Unfortunately, this approach is highly dependent on the presence of noise in the query video and therefore is characterized with high false negative rate (FNR) and/or false positive rate (FPR) if the noise (variable illumination, shadows, color of light sources, light flashing, partial occlusion of objects, etc.) is present in the images. Thus, the purpose of our research is to reduce the impact of the noise on the object detection accuracy if the video of the moving object is available (Savchenko, 2012a) by using the specific domain knowledge about the object of interest. In such case, the video frame is segmented (Chien, Ma, Chen, 2002) and the moving object's silhouette may be obtained with the conventional Motion History Image (MHI) method (Ahad, Rahman, Tan, Kim, Ishikawa, 2012). Next, based on information about object orientation, it is possible to compute its key attributes (width, height, area, etc.) using the binary mathematical morphological operations (Shapiro, Stockman, 2001; Najman, Talbot, 2010). Finally, these features are compared with the (known) thresholds determined based on the domain knowledge.
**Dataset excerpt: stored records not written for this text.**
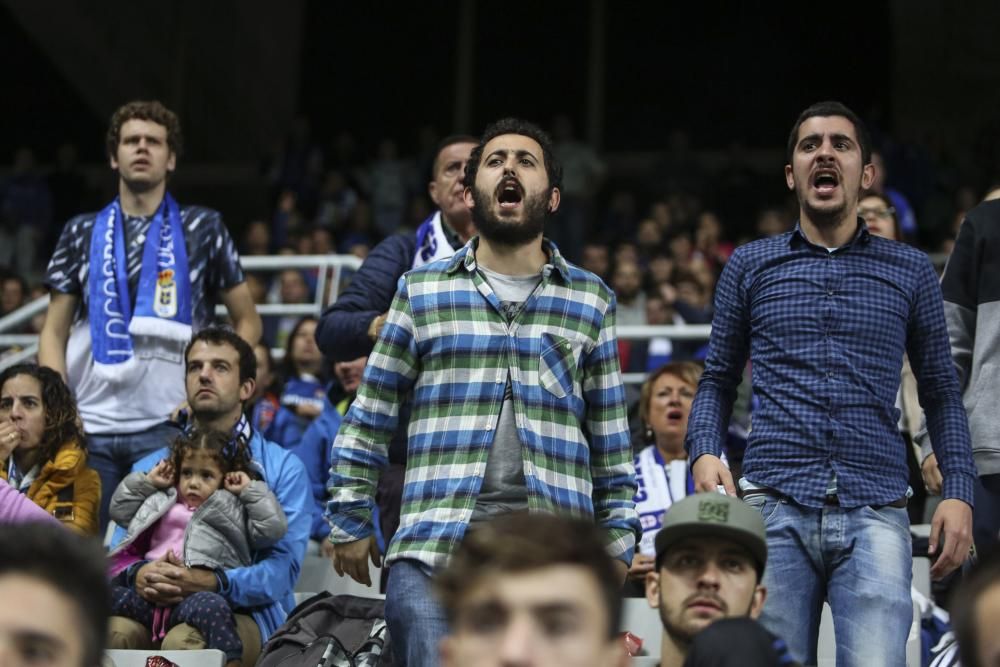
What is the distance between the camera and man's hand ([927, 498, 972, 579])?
4469 millimetres

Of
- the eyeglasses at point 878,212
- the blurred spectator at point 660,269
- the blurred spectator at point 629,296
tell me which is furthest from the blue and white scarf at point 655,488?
the blurred spectator at point 660,269

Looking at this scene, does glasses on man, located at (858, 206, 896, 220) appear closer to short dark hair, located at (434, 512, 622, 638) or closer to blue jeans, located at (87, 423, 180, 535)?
blue jeans, located at (87, 423, 180, 535)

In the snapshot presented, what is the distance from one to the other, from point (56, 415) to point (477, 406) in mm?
2280

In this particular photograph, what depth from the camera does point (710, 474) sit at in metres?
4.55

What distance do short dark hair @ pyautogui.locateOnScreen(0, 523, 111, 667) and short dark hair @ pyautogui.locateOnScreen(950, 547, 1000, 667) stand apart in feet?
5.20

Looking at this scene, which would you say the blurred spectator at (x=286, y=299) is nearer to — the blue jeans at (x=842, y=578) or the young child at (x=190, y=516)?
the young child at (x=190, y=516)

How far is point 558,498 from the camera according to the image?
4430 mm

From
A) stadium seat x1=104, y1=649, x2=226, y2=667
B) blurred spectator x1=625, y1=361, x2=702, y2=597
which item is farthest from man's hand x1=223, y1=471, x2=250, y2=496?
blurred spectator x1=625, y1=361, x2=702, y2=597

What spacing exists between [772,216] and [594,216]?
4.82 m

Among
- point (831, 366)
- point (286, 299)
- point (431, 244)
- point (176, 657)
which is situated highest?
point (286, 299)

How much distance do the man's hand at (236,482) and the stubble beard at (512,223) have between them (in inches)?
65.2

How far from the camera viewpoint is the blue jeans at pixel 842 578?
4.33 meters

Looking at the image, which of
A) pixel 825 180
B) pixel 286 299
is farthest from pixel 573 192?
pixel 825 180

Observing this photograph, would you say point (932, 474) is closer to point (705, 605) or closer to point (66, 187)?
point (705, 605)
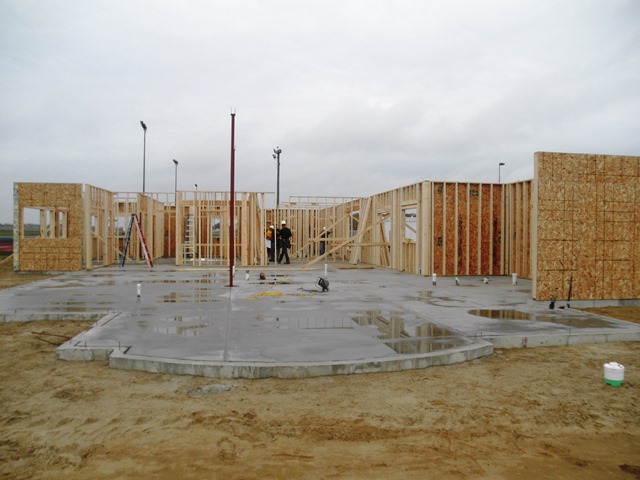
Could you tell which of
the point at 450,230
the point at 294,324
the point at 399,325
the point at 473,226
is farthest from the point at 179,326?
the point at 473,226

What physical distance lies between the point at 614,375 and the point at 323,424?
12.5ft

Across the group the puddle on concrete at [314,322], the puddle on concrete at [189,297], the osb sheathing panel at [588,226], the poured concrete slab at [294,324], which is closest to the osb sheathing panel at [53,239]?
the poured concrete slab at [294,324]

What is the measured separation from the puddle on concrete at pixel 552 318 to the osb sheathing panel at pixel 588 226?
222 cm

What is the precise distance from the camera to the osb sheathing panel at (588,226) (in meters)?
11.9

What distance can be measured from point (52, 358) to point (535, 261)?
35.1 feet

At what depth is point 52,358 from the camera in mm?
6844

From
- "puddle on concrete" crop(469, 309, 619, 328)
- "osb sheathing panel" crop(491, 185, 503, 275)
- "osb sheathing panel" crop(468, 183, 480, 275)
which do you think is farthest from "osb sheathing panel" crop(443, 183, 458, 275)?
"puddle on concrete" crop(469, 309, 619, 328)

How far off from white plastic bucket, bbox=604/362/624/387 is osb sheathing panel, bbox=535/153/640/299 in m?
6.22

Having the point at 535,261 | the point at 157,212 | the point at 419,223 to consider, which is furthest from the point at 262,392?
the point at 157,212

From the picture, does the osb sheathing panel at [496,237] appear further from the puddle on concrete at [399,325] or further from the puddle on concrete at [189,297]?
the puddle on concrete at [189,297]

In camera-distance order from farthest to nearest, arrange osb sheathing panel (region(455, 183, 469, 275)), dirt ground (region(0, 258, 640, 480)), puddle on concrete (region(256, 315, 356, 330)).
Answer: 1. osb sheathing panel (region(455, 183, 469, 275))
2. puddle on concrete (region(256, 315, 356, 330))
3. dirt ground (region(0, 258, 640, 480))

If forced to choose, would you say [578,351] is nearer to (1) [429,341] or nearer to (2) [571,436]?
(1) [429,341]

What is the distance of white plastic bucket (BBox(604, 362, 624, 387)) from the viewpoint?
5.81 m

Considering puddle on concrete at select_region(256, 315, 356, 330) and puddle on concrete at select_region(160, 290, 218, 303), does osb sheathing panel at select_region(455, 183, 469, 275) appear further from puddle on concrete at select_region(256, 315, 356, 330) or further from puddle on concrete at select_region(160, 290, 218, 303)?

This article is an extended version of the conference paper (Chernousov, Savchenko, 2014). We implemented our algorithm in complete software and provided much more careful experimental study of FPR/FNR of proposed method with addition of various noise to the available video data.
The rest of the paper is organized as follows: in Section 2, we briefly describe the existing solutions for motion and object detection tasks. In Section 3, we formulate the task of the empty moving forklift truck detection. In Section 4, we conduct an experimental study of the detection methods, compare our results within the conventional local descriptors (SURF, SIFT, ORB, FAST) and proposed morphological algorithm, and analyze the algorithms from the point of additive noise resistance. Finally, we present the findings and give concluding comments.